#### [SUPPLIED MATERIAL]
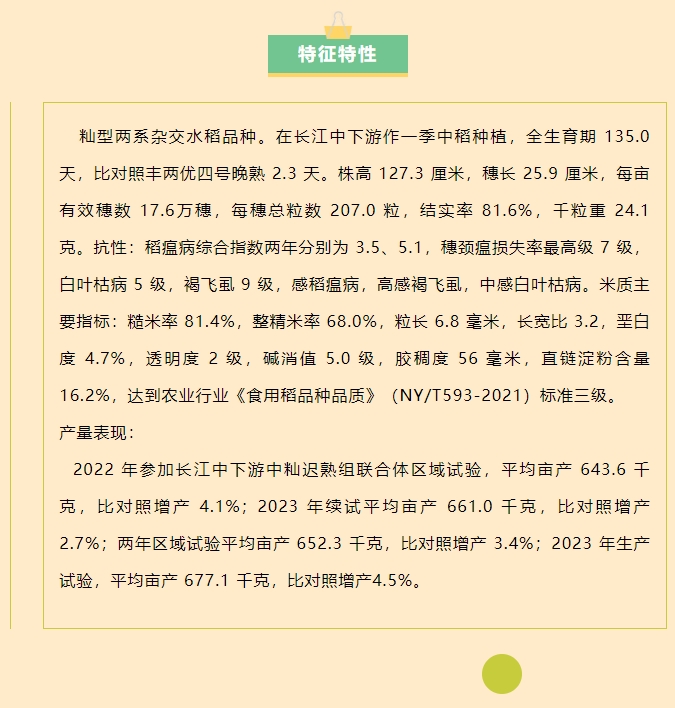 特征特性

籼型两系杂交水稻品种。在长江中下游作一季中稻种植，全生育期 135.0 天，比对照丰两优四号晚熟 2.3 天。株高 127.3 厘米，穗长 25.9 厘米，每亩有效穗数 17.6万穗，每穗总粒数 207.0 粒，结实率 81.6%，千粒重 24.1 克。抗性：稻瘟病综合指数两年分别为 3.5、5.1，穗颈瘟损失率最高级 7 级，白叶枯病 5 级，褐飞虱 9 级，感稻瘟病，高感褐飞虱，中感白叶枯病。米质主要指标：糙米率 81.4%，整精米率 68.0%，粒长 6.8 毫米，长宽比 3.2，垩白度 4.7%，透明度 2 级，碱消值 5.0 级，胶稠度 56 毫米，直链淀粉含量 16.2%，达到农业行业《食用稻品种品质》（NY/T593-2021）标准三级。
产量表现：
2022 年参加长江中下游中籼迟熟组联合体区域试验，平均亩产 643.6 千克，比对照增产 4.1%；2023 年续试平均亩产 661.0 千克，比对照增产 2.7%；两年区域试验平均亩产 652.3 千克，比对照增产 3.4%；2023 年生产试验，平均亩产 677.1 千克，比对照增产4.5%。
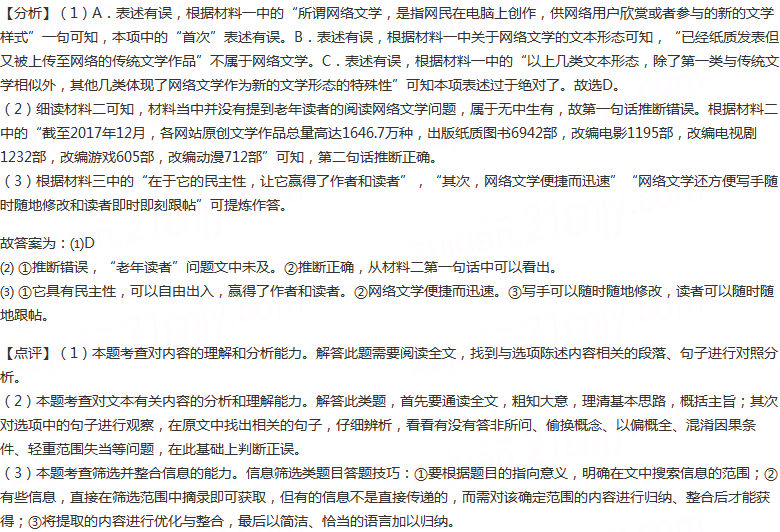 【分析】（1）A．表述有误，根据材料一中的“所谓网络文学，是指网民在电脑上创作，供网络用户欣赏或者参与的新的文学样式”一句可知，本项中的“首次”表述有误。B．表述有误，根据材料一中关于网络文学的文本形态可知，“已经纸质发表但又被上传至网络的传统文学作品”不属于网络文学。C．表述有误，根据材料一中的“以上几类文本形态，除了第一类与传统文学相似外，其他几类体现了网络文学作为新的文学形态的特殊性”可知本项表述过于绝对了。故选D。
（2）细读材料二可知，材料当中并没有提到老年读者的阅读网络文学问题，属于无中生有，故第一句话推断错误。根据材料二中的“截至2017年12月，各网站原创文学作品总量高达1646.7万种，出版纸质图书6942部，改编电影1195部，改编电视剧1232部，改编游戏605部，改编动漫712部”可知，第二句话推断正确。
（3）根据材料三中的“在于它的民主性，让它赢得了作者和读者”，“其次，网络文学便捷而迅速”“网络文学还方便写手随时随地修改和读者即时即刻跟帖”可提炼作答。

故答案为：(1)D
(2) ①推断错误，“老年读者”问题文中未及。②推断正确，从材料二第一句话中可以看出。
(3) ①它具有民主性，可以自由出入，赢得了作者和读者。②网络文学便捷而迅速。③写手可以随时随地修改，读者可以随时随地跟帖。

【点评】（1）本题考查对内容的理解和分析能力。解答此题需要阅读全文，找到与选项陈述内容相关的段落、句子进行对照分析。
（2）本题考查对文本有关内容的分析和理解能力。解答此类题，首先要通读全文，粗知大意，理清基本思路，概括主旨；其次对选项中的句子进行观察，在原文中找出相关的句子，仔细辨析，看看有没有答非所问、偷换概念、以偏概全、混淆因果条件、轻重范围失当等问题，在此基础上判断正误。
（3）本题考查筛选并整合信息的能力。信息筛选类题目答题技巧：①要根据题目的指向意义，明确在文中搜索信息的范围；②有些信息，直接在筛选范围中摘录即可获取，但有的信息不是直接传递的，而需对该确定范围的内容进行归纳、整合后才能获得；③将提取的内容进行优化与整合，最后以简洁、恰当的语言加以归纳。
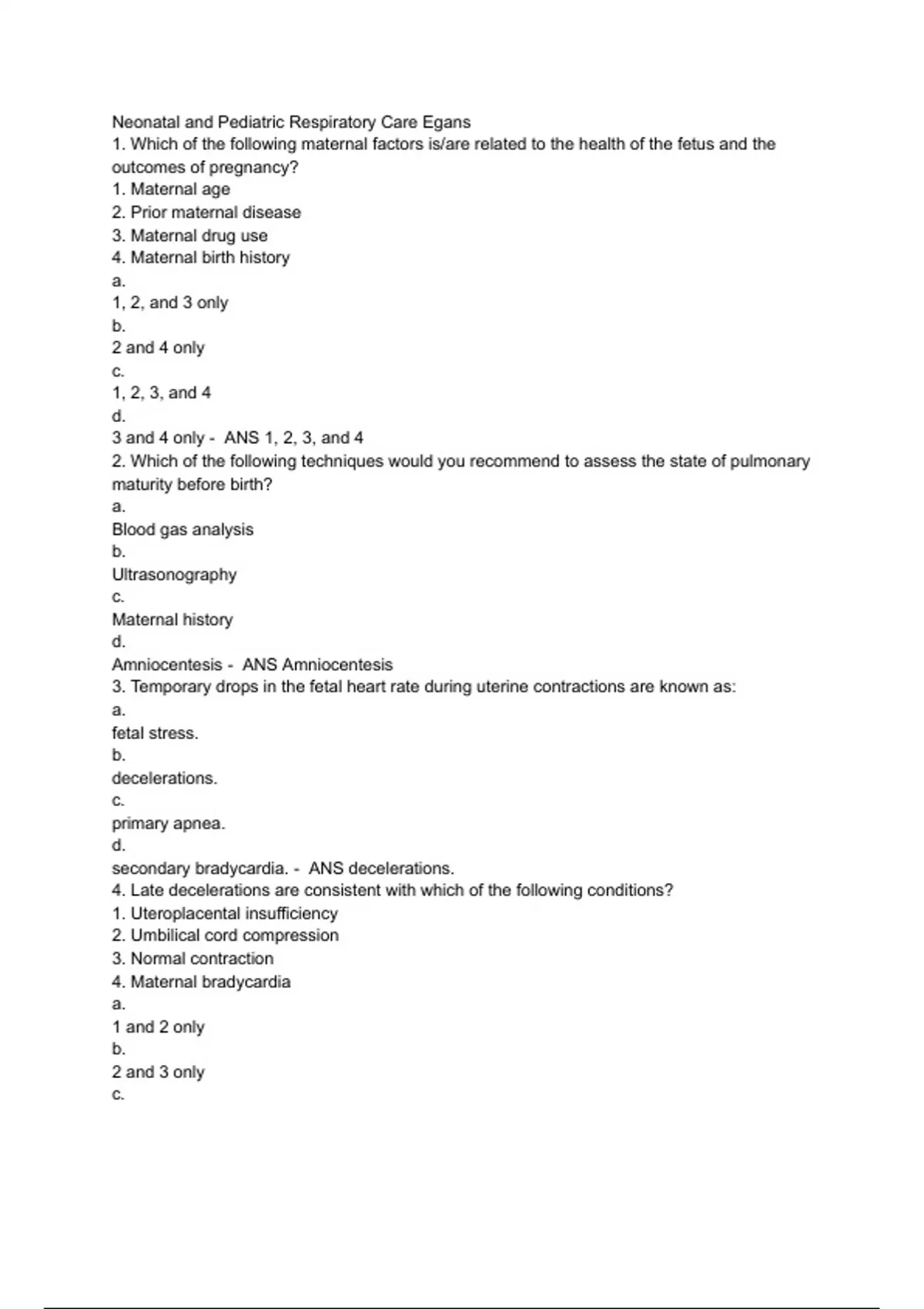 Neonatal and Pediatric Respiratory Care Egans
1. Which of the following maternal factors is/are related to the health of the fetus and the outcomes of pregnancy?
1. Maternal age
2. Prior maternal disease
3. Maternal drug use
4. Maternal birth history
a.
1, 2, and 3 only
b.
2 and 4 only
c.
1, 2, 3, and 4
d.
3 and 4 only - ANS 1, 2, 3, and 4
2. Which of the following techniques would you recommend to assess the state of pulmonary maturity before birth?
a.
Blood gas analysis
b.
Ultrasonography
c.
Maternal history
d.
Amniocentesis - ANS Amniocentesis
3. Temporary drops in the fetal heart rate during uterine contractions are known as:
a.
fetal stress.
b.
decelerations.
c.
primary apnea.
d.
secondary bradycardia. - ANS decelerations.
4. Late decelerations are consistent with which of the following conditions?
1. Uteroplacental insufficiency
2. Umbilical cord compression
3. Normal contraction
4. Maternal bradycardia
a.
1 and 2 only
b.
2 and 3 only
c.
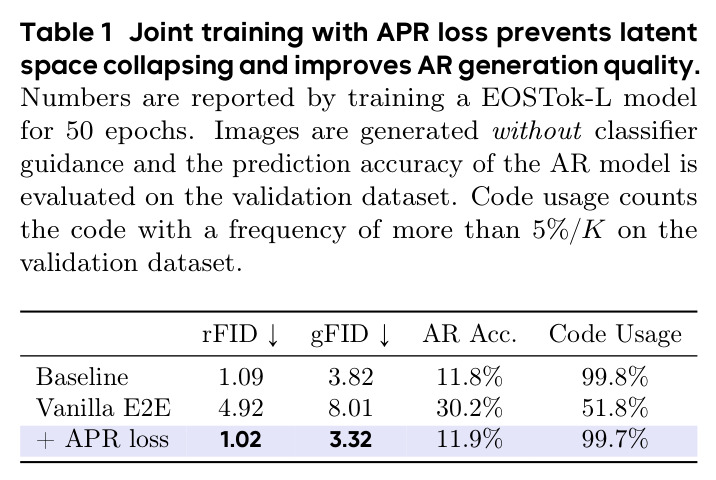 Table 1 Joint training with APR loss prevents latent space collapsing and improves AR generation quality. Numbers are reported by training a EOSTok-L model for 50 epochs. Images are generated without classifier guidance and the prediction accuracy of the AR model is evaluated on the validation dataset. Code usage counts the code with a frequency of more than $5\%/K$ on the validation dataset.

| | rFID ↓ | gFID ↓ | AR Acc. | Code Usage |
|---|---|---|---|---|
| Baseline | 1.09 | 3.82 | 11.8% | 99.8% |
| Vanilla E2E | 4.92 | 8.01 | 30.2% | 51.8% |
| + APR loss | 1.02 | 3.32 | 11.9% | 99.7% |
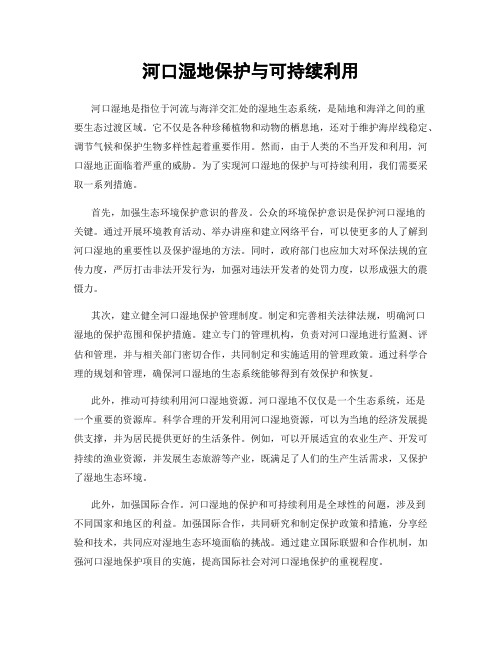 河口湿地保护与可持续利用

河口湿地是指位于河流与海洋交汇处的湿地生态系统，是陆地和海洋之间的重要生态过渡区域。它不仅是各种珍稀植物和动物的栖息地，还对于维护海岸线稳定、调节气候和保护生物多样性起着重要作用。然而，由于人类的不当开发和利用，河口湿地正面临着严重的威胁。为了实现河口湿地的保护与可持续利用，我们需要采取一系列措施。

首先，加强生态环境保护意识的普及。公众的环境保护意识是保护河口湿地的关键。通过开展环境教育活动、举办讲座和建立网络平台，可以使更多的人了解到河口湿地的重要性以及保护湿地的方法。同时，政府部门也应加大对环保法规的宣传力度，严厉打击非法开发行为，加强对违法开发者的处罚力度，以形成强大的震慑力。

其次，建立健全河口湿地保护管理制度。制定和完善相关法律法规，明确河口湿地的保护范围和保护措施。建立专门的管理机构，负责对河口湿地进行监测、评估和管理，并与相关部门密切合作，共同制定和实施适用的管理政策。通过科学合理的规划和管理，确保河口湿地的生态系统能够得到有效保护和恢复。

此外，推动可持续利用河口湿地资源。河口湿地不仅仅是一个生态系统，还是一个重要的资源库。科学合理的开发利用河口湿地资源，可以为当地的经济发展提供支撑，并为居民提供更好的生活条件。例如，可以开展适宜的农业生产、开发可持续的渔业资源，并发展生态旅游等产业，既满足了人们的生产生活需求，又保护了湿地生态环境。

此外，加强国际合作。河口湿地的保护和可持续利用是全球性的问题，涉及到不同国家和地区的利益。加强国际合作，共同研究和制定保护政策和措施，分享经验和技术，共同应对湿地生态环境面临的挑战。通过建立国际联盟和合作机制，加强河口湿地保护项目的实施，提高国际社会对河口湿地保护的重视程度。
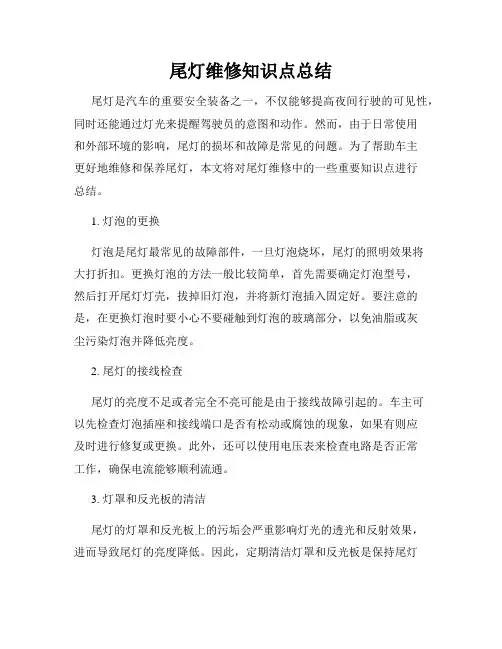 尾灯维修知识点总结

尾灯是汽车的重要安全装备之一，不仅能够提高夜间行驶的可见性，同时还能通过灯光来提醒驾驶员的意图和动作。然而，由于日常使用和外部环境的影响，尾灯的损坏和故障是常见的问题。为了帮助车主更好地维修和保养尾灯，本文将对尾灯维修中的一些重要知识点进行总结。

1. 灯泡的更换

灯泡是尾灯最常见的故障部件，一旦灯泡烧坏，尾灯的照明效果将大打折扣。更换灯泡的方法一般比较简单，首先需要确定灯泡型号，然后打开尾灯灯壳，拔掉旧灯泡，并将新灯泡插入固定好。要注意的是，在更换灯泡时要小心不要碰触到灯泡的玻璃部分，以免油脂或灰尘污染灯泡并降低亮度。

2. 尾灯的接线检查

尾灯的亮度不足或者完全不亮可能是由于接线故障引起的。车主可以先检查灯泡插座和接线端口是否有松动或腐蚀的现象，如果有则应及时进行修复或更换。此外，还可以使用电压表来检查电路是否正常工作，确保电流能够顺利流通。

3. 灯罩和反光板的清洁

尾灯的灯罩和反光板上的污垢会严重影响灯光的透光和反射效果，进而导致尾灯的亮度降低。因此，定期清洁灯罩和反光板是保持尾灯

#### [TASK TO COMPLETE]
Look through the material above for the string "following" and copy each line that has it.

#### [RESPONSE TO THE TASK]
1. Which of the following maternal factors is/are related to the health of the fetus and the outcomes of pregnancy?
2. Which of the following techniques would you recommend to assess the state of pulmonary maturity before birth?
4. Late decelerations are consistent with which of the following conditions?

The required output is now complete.